*** Available data Section Begins ***

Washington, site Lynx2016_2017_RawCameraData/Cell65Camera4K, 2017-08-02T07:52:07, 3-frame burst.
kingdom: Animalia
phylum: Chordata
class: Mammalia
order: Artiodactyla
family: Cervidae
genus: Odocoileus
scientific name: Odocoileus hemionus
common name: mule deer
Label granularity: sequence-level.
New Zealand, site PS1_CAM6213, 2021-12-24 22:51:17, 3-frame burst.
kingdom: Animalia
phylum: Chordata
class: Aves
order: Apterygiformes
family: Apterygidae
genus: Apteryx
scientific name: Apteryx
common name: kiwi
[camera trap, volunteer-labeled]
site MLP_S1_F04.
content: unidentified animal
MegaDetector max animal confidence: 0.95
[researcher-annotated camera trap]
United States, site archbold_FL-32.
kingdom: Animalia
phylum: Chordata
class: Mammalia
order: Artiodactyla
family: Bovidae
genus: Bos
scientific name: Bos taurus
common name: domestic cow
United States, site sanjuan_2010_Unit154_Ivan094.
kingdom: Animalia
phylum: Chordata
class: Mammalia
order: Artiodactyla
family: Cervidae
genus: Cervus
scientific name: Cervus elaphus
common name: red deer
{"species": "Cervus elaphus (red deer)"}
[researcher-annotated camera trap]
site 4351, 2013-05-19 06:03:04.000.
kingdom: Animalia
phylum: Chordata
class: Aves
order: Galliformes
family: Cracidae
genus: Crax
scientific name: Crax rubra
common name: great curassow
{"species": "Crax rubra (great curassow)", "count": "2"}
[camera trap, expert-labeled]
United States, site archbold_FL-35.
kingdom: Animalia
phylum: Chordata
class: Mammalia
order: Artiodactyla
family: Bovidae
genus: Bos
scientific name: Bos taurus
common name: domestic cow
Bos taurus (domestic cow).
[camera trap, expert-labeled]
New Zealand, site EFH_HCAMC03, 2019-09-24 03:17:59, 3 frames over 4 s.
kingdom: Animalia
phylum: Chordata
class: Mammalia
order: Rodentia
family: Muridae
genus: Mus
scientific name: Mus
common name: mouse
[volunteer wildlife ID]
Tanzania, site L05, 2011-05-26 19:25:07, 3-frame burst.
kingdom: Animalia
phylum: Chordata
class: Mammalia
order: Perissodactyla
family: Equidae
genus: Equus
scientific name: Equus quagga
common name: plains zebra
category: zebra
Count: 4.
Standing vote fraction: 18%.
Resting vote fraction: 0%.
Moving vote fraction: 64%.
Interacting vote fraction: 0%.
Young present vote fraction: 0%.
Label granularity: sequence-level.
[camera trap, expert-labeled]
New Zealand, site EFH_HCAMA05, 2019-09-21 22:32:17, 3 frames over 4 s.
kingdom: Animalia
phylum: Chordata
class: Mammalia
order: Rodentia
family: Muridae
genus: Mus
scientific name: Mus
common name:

*** Available data Section Ends ***

**Your goal**
Extract all of the material exactly as it is written.

**Solution for this problem**
Washington, site Lynx2016_2017_RawCameraData/Cell65Camera4K, 2017-08-02T07:52:07, 3-frame burst.
kingdom: Animalia
phylum: Chordata
class: Mammalia
order: Artiodactyla
family: Cervidae
genus: Odocoileus
scientific name: Odocoileus hemionus
common name: mule deer
Label granularity: sequence-level.
New Zealand, site PS1_CAM6213, 2021-12-24 22:51:17, 3-frame burst.
kingdom: Animalia
phylum: Chordata
class: Aves
order: Apterygiformes
family: Apterygidae
genus: Apteryx
scientific name: Apteryx
common name: kiwi
[camera trap, volunteer-labeled]
site MLP_S1_F04.
content: unidentified animal
MegaDetector max animal confidence: 0.95
[researcher-annotated camera trap]
United States, site archbold_FL-32.
kingdom: Animalia
phylum: Chordata
class: Mammalia
order: Artiodactyla
family: Bovidae
genus: Bos
scientific name: Bos taurus
common name: domestic cow
United States, site sanjuan_2010_Unit154_Ivan094.
kingdom: Animalia
phylum: Chordata
class: Mammalia
order: Artiodactyla
family: Cervidae
genus: Cervus
scientific name: Cervus elaphus
common name: red deer
{"species": "Cervus elaphus (red deer)"}
[researcher-annotated camera trap]
site 4351, 2013-05-19 06:03:04.000.
kingdom: Animalia
phylum: Chordata
class: Aves
order: Galliformes
family: Cracidae
genus: Crax
scientific name: Crax rubra
common name: great curassow
{"species": "Crax rubra (great curassow)", "count": "2"}
[camera trap, expert-labeled]
United States, site archbold_FL-35.
kingdom: Animalia
phylum: Chordata
class: Mammalia
order: Artiodactyla
family: Bovidae
genus: Bos
scientific name: Bos taurus
common name: domestic cow
Bos taurus (domestic cow).
[camera trap, expert-labeled]
New Zealand, site EFH_HCAMC03, 2019-09-24 03:17:59, 3 frames over 4 s.
kingdom: Animalia
phylum: Chordata
class: Mammalia
order: Rodentia
family: Muridae
genus: Mus
scientific name: Mus
common name: mouse
[volunteer wildlife ID]
Tanzania, site L05, 2011-05-26 19:25:07, 3-frame burst.
kingdom: Animalia
phylum: Chordata
class: Mammalia
order: Perissodactyla
family: Equidae
genus: Equus
scientific name: Equus quagga
common name: plains zebra
category: zebra
Count: 4.
Standing vote fraction: 18%.
Resting vote fraction: 0%.
Moving vote fraction: 64%.
Interacting vote fraction: 0%.
Young present vote fraction: 0%.
Label granularity: sequence-level.
[camera trap, expert-labeled]
New Zealand, site EFH_HCAMA05, 2019-09-21 22:32:17, 3 frames over 4 s.
kingdom: Animalia
phylum: Chordata
class: Mammalia
order: Rodentia
family: Muridae
genus: Mus
scientific name: Mus
common name:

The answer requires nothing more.